Y la cosa ya venía caliente porque antes de afirmar todo lo anterior, el danés había hablado de sus raíces: "Durante mucho tiempo pensé que era judío, y me gustaba. Pero luego descubrí que no, que mi familia tenía origen en Alemania, por lo que soy un nazi. Y me alegra". Dicho y hecho, el director de Bailar en la oscuridad, con la que se llevó la palma de oro en este mismo certamen hace ya once años, se había vuelto a colocar en la primera línea informativa.

Horas después, el cineasta se ha visto obligado a pedir disculpas por sus polémicas declaraciones. "Si he herido a alguien con las palabras que dije esta mañana en la conferencia de prensa, me disculpo sinceramente. No soy antisemita ni tengo prejuicios raciales de ninguna clase ni soy un nazi", ha afirmado Von Trier en un comunicado. La propia organización del festival cinematográfico "invitó" a Von Trier a explicarse por esas declaraciones. "La dirección del Festival toma nota y transmite las disculpas de Lars Von Trier. Reafirma que no admitirá jamás que el certamen pueda ser el escenario de declaraciones semejantes sobre esos asuntos", expresó la organización.

No soy antisemita ni tengo prejuicios raciales de ninguna clase ni soy un nazi Pero antes de llegar a tal extremo volvamos a lo interesante. Al cine. Y Melancholia es una cinta que le va a volver a reconciliar con el público después del fallido experimento de Anticristo. Esta vez asistimos a una historia partida en dos mitades. En la primera, von Trier nos invita a la boda de una de las protagonistas, interpretada por Kirsten Dunst, en la que las cosas se tuercen a medida que avanza la noche. Más tarde, en el segundo acto, presenciamos en primera persona el fin del mundo a medida que el planeta Melancolía se interpone en la órbita de la Tierra.

Vuelve el von Trier de siempre, centrado en las relaciones personales y en los personajes condenados a un final desastroso. Y a todo el conjunto le une una maravillosa fotografía, una gran elegancia visual -contar con un planeta de camino a chocar con la Tierra también ayuda- y un ritmo adecuado que desemboca en una gran cinta.

Sarkozy contra todos

Fuera de competición la otra comidilla del día era la cinta que narraba la carrera hacia el poder del actual presidente de la república francesa, Nicolas Sarkozy. The conquest es un relato en clave de comedia en el que Xavier Durringer narra, a lo largo de tres años, el largo camino lleno de obstáculos que acaba con Sarkozy en el Elíseo y con su mujer pidiéndole el divorcio.

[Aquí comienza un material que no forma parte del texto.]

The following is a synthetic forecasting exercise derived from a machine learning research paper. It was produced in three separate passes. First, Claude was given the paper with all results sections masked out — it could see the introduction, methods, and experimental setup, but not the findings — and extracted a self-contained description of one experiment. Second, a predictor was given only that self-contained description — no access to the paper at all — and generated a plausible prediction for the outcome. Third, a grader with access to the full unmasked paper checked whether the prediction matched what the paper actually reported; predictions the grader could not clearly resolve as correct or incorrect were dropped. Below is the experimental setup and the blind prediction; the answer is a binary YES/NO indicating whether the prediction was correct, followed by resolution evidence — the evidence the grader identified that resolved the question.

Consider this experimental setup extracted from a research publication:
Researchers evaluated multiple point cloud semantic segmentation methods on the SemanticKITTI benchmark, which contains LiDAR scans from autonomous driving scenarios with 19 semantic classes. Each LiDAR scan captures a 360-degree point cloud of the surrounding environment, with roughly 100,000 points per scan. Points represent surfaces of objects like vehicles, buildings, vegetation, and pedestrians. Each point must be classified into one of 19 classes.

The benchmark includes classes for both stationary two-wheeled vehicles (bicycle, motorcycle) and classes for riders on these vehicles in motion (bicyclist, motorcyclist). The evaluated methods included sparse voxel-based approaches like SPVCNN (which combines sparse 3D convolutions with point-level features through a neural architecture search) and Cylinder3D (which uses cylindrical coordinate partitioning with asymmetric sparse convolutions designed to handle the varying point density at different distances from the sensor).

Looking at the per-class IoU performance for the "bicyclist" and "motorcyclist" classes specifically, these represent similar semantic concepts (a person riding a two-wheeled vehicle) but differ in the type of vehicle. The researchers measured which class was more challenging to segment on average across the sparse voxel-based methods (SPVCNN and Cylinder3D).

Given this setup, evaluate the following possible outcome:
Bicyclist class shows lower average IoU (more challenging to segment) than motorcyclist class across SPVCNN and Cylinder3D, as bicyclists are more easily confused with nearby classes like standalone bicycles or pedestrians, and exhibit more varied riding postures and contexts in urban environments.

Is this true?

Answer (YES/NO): NO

El mayor acierto de The conquest es el juego a tres bandas que se establece entre los personajes de Sarkozy, Chirac y Villepin y que guarda los mejores momentos de la cinta. No faltan traiciones, puñaladas por la espalda, mucho cinismo y grandes dosis de mala leche entre ellos. Pero fuera de aquí, a la película le falta cierto ritmo para ser algo más que un entretenimiento puntual.

Por último, Cannes cerró ayer el círculo de directoras en competición con Hanezu, de Naomi Kawase. La nipona, cineasta de culto y habitual del festival, presentaba esta vez una historia de amor entre dos hombres que se pelean por una misma mujer. De estilo pausado, demasiado incluso, la relación entre el triángulo amoroso que propone la japonesa no acabó de cuajar entre los pocos asistentes.